* begin Source records *

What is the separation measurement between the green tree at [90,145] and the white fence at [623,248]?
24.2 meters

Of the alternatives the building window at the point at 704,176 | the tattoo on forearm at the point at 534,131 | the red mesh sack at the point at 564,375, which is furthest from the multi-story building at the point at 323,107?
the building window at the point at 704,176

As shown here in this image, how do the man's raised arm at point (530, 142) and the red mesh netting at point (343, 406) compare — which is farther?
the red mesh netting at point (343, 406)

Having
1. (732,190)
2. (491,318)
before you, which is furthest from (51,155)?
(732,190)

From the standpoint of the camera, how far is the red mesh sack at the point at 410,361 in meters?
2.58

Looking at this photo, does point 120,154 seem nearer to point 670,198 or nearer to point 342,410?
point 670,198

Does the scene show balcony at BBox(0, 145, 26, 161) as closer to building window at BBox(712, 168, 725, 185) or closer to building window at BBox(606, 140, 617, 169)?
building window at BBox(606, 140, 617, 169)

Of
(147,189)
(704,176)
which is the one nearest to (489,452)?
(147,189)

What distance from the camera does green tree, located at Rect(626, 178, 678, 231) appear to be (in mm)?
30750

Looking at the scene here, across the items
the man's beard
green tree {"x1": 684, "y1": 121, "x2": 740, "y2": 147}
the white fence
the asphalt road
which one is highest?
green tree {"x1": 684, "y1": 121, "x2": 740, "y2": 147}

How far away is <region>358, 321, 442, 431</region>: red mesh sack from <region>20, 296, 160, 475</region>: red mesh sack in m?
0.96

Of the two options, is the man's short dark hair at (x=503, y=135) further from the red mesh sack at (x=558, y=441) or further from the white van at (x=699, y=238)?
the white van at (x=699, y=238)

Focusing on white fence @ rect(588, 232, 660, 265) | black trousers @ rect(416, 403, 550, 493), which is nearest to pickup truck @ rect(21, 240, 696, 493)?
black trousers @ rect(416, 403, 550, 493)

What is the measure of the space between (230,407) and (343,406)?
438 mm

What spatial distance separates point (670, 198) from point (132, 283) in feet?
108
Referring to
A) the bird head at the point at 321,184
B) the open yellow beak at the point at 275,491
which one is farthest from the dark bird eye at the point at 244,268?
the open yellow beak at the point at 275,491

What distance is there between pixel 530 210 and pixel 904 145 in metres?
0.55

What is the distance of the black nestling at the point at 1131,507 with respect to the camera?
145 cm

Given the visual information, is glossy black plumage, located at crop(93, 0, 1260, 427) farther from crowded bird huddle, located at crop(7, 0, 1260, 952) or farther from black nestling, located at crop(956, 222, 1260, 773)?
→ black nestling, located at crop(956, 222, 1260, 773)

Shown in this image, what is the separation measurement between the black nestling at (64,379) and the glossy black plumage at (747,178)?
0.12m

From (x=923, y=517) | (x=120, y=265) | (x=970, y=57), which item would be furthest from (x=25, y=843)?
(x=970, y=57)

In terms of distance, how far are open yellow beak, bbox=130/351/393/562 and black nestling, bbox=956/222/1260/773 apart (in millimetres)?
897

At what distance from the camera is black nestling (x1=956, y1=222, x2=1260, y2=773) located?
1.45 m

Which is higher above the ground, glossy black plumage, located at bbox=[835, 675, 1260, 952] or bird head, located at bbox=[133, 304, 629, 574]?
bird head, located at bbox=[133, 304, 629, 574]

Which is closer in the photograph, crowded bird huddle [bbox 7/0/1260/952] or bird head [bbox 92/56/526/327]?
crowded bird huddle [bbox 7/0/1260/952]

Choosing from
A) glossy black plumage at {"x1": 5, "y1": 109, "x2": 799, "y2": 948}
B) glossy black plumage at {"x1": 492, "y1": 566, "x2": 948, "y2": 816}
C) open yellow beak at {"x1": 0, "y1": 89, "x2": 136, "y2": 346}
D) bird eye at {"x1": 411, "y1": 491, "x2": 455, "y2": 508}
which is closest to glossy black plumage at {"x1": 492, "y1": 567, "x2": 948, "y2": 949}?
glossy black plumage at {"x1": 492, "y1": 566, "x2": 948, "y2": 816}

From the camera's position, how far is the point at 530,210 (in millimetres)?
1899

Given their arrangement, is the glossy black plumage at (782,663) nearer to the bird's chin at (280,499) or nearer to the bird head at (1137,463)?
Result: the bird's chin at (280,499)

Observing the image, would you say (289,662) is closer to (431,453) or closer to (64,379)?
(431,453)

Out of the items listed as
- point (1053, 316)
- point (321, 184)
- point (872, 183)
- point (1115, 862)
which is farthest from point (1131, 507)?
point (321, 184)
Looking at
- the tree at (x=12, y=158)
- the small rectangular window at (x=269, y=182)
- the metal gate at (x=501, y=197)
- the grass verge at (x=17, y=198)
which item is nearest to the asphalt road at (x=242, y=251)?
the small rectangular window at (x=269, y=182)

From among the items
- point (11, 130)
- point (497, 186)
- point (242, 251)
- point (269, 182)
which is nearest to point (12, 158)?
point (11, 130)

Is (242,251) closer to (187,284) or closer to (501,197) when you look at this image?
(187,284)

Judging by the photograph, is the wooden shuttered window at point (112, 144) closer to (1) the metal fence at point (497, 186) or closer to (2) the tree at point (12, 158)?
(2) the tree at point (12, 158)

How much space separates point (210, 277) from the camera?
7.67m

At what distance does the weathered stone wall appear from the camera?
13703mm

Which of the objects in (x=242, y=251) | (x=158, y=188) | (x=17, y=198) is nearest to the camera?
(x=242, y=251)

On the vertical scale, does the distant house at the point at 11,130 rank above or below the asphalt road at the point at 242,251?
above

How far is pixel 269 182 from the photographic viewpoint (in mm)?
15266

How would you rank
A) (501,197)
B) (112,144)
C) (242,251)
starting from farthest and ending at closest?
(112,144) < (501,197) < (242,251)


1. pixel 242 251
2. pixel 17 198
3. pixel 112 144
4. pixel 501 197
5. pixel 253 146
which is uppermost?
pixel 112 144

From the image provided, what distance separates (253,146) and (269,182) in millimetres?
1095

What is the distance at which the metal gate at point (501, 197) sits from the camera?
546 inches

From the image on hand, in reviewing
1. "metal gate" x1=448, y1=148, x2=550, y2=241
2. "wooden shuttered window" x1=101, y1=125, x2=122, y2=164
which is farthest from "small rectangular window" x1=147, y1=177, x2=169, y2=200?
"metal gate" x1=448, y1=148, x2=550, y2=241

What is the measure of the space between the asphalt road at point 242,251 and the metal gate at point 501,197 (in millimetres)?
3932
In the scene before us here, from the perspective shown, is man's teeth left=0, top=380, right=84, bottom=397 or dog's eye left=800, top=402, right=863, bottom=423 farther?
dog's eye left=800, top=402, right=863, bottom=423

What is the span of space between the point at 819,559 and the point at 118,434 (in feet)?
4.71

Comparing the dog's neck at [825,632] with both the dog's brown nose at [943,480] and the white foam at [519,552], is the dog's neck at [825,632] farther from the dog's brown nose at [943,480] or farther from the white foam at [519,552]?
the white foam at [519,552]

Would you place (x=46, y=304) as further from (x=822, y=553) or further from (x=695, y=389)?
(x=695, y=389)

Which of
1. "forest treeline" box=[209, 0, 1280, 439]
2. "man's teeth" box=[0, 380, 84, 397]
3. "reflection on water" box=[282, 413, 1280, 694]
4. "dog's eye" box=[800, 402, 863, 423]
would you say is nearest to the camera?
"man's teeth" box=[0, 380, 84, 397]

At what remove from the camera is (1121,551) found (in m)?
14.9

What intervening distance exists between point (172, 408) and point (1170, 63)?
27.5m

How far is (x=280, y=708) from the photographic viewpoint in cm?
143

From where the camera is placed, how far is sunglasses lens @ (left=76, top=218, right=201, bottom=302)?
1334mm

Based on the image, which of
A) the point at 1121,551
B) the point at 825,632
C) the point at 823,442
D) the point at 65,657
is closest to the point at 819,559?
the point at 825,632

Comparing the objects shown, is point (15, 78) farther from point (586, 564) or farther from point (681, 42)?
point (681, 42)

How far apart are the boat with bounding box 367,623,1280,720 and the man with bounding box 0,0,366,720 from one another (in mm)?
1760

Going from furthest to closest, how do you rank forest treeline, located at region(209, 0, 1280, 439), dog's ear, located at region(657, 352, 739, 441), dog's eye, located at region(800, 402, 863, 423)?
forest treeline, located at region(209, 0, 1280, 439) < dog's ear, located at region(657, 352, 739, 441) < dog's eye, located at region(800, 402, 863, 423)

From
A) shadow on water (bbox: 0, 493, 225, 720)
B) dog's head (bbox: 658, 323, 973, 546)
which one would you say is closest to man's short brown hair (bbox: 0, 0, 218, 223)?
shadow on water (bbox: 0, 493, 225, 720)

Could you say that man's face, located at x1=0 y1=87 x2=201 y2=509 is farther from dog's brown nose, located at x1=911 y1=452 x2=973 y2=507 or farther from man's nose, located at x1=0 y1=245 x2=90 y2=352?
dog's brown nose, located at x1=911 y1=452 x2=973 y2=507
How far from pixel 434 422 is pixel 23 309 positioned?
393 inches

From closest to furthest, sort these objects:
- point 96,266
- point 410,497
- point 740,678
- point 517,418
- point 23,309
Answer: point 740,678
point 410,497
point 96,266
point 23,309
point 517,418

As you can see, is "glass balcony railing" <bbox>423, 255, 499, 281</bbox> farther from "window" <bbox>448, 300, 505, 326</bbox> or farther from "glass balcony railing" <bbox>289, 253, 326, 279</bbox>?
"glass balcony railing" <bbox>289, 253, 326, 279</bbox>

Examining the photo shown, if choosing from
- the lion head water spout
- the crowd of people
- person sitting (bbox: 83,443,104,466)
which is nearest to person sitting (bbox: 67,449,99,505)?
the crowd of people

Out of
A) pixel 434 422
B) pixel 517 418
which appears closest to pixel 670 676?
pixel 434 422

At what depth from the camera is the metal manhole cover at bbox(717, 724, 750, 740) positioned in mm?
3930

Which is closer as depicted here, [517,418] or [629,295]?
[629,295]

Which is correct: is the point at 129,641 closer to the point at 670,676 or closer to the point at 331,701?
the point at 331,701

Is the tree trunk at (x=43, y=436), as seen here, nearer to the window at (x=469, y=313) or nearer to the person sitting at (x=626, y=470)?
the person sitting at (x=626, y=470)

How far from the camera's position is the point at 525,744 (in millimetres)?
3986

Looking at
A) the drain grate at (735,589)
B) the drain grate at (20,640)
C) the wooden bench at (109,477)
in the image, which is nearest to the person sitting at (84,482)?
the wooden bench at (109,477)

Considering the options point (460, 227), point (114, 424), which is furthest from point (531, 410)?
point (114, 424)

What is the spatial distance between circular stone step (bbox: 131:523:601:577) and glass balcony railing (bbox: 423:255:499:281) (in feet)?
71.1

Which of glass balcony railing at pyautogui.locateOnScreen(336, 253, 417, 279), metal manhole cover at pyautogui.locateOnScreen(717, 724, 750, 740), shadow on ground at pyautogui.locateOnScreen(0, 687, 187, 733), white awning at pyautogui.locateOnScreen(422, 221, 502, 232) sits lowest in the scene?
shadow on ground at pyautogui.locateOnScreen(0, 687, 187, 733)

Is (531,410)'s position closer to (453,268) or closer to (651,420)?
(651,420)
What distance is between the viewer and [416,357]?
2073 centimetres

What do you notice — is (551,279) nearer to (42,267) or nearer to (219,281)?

* end Source records *

Task statement =
Copy the items between the line holding "Comparing the dog's" and the line holding "forest treeline, located at region(209, 0, 1280, 439) <", inclusive, reproducing each line precisely.

Exercise result =
Comparing the dog's neck at [825,632] with both the dog's brown nose at [943,480] and the white foam at [519,552], is the dog's neck at [825,632] farther from the dog's brown nose at [943,480] or farther from the white foam at [519,552]?
the white foam at [519,552]

Would you place (x=46, y=304) as further from (x=822, y=553) or further from (x=695, y=389)?
(x=695, y=389)

Which of
1. "forest treeline" box=[209, 0, 1280, 439]
2. "man's teeth" box=[0, 380, 84, 397]
3. "reflection on water" box=[282, 413, 1280, 694]
4. "dog's eye" box=[800, 402, 863, 423]
would you say is nearest to the camera?
"man's teeth" box=[0, 380, 84, 397]

At what remove from the camera is (1121,551) found (in m)?
14.9

What intervening distance exists between point (172, 408) and point (1170, 63)?
27.5m

How far is (x=280, y=708) from the photographic viewpoint in cm?
143

From where the camera is placed, how far is sunglasses lens @ (left=76, top=218, right=201, bottom=302)?
1334mm

Based on the image, which of
A) the point at 1121,551
B) the point at 825,632
C) the point at 823,442
D) the point at 65,657
is closest to the point at 819,559?
the point at 825,632

Comparing the objects shown, is point (15, 78) farther from point (586, 564) or farther from point (681, 42)?
point (681, 42)

How far apart are the boat with bounding box 367,623,1280,720 and the man with bounding box 0,0,366,720 from one another (in mm)?
1760

Going from furthest to closest, how do you rank forest treeline, located at region(209, 0, 1280, 439), dog's ear, located at region(657, 352, 739, 441), dog's eye, located at region(800, 402, 863, 423)?
forest treeline, located at region(209, 0, 1280, 439) < dog's ear, located at region(657, 352, 739, 441) < dog's eye, located at region(800, 402, 863, 423)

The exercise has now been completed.